# Beaux France



## TM59 (Mar 11, 2008)

A majority of us enjoy travelling in France. Were have you been? What beautifil villages or places have you visited? Were would recommend to others?

Trevor


----------



## philsil (Jul 24, 2007)

Villeréal and surrounding bastides.


----------



## Pard (May 1, 2005)

Isn't she 'La Belle France'?

So many villages to choose from - I have wonderful book by Dominique Reperant "The most beautiful villages of France" published by Thames & Hudson in 1990, and have managed to visit quite a number of those included over the years. Many are highlighted in the Michelin guides too, of course, but not always. Some areas have more than others, e.g. the bastides of the southwest, wine villages of Alsace, and many are certainly hotspots for visitors. 

It's hard to pick the most beautiful as there are so many, but a few seen last year which we enjoyed were Rochefort-en-Terre in the Morbihan, Brittany (a riot of floral colour); Apremont-sur-Allier in the Cher region (peaceful riverside village); Balazuc in the Ardeche; and Colmars (actually a small walled town) in the Verdon valley. A town we enjoyed last Year was Briancon (Europe's highest) in the Alps - very invigorating steep streets!

Terry


----------



## TM59 (Mar 11, 2008)

Anyone been to Domme? I have been told it is worth a visit


----------



## peejay (May 10, 2005)

TM59 said:


> Anyone been to Domme? I have been told it is worth a visit


Spooky, the aire at Domme has just been entered into our database.....

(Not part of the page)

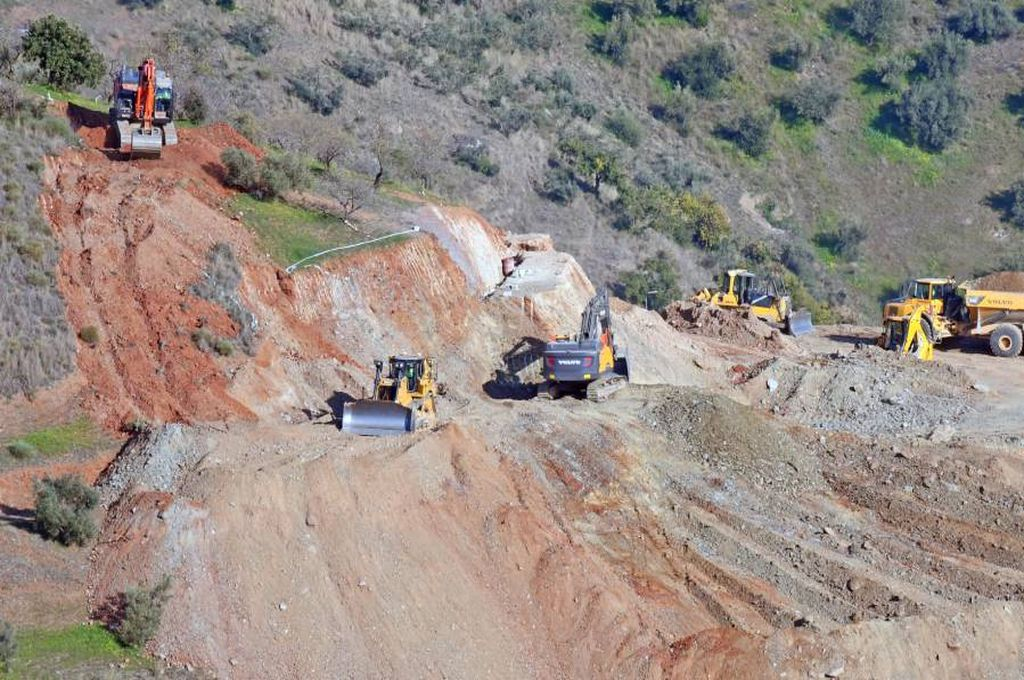 La inestabilidad del terreno complica el rescate del niño que cayó a un pozo en España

http://www.motorhomefacts.com/modules.php?name=Campsites&op=display_results&csid=10187

Pete


----------



## TM59 (Mar 11, 2008)

La Belle France sounds good.


----------



## barryd (May 9, 2008)

Ive been to Domme, yep its lovely but there are loads of places like that in the Dordogne. So the Dordogne would be on my List. Near to Domme is La Roque-Gageac, Sarlat, Les Eyzies and a bit further east the stunning Rocamadour. Not far from Rocamadour is the Gouffres de Padirac which are 2 km of underground caves, rivers and caverns. Unmissable if your in the Area. The Lot valley just south of Dordogne and the Tarn valley are also superb.

Where else?

Annecy and the Rhone Alps

Gavarnie and Cauterets in the Pyrenees

Just about all of Brittany, Dinan, Golfe du Morbihan, Quiberon, Cancal to name a few but its all lovely

Mont St Michel and much of Normandy is nice.


----------



## Sandy_Saunders (Nov 17, 2008)

Try this website - Les plus beaux villages de France - it gives all the most beautiful villages in France. You can search by area and type of village (i.e wine or waterside etc.)

Cordes sur Ceil near Albi doesn't make the above website, but is worth a visit and has a decent aire. Watch out for the mossies though. I went to see some orchids in a field near the aire and was given a severe biting! :x :x

Sandy


----------



## Boff (May 10, 2005)

Hi,

has nobody mentioned Bourgogne yet? Flavigny-sur-Ozerain is one of our favourite places there. (The movie 'Chocolat' with Juliette Binoche and Johnny Depp was shot there.) And if you love the more bustling towns, then Dijon should not be missed.

Best Regards,
Gerhard


----------



## carol (May 9, 2005)

TM59 said:


> A majority of us enjoy travelling in France. Were have you been? What beautifil villages or places have you visited? Were would recommend to others?
> 
> Trevor


I see someone else has mentioned the book available from the Tourist Offices. Quite often on our return journey we will take a route to see as many as possible.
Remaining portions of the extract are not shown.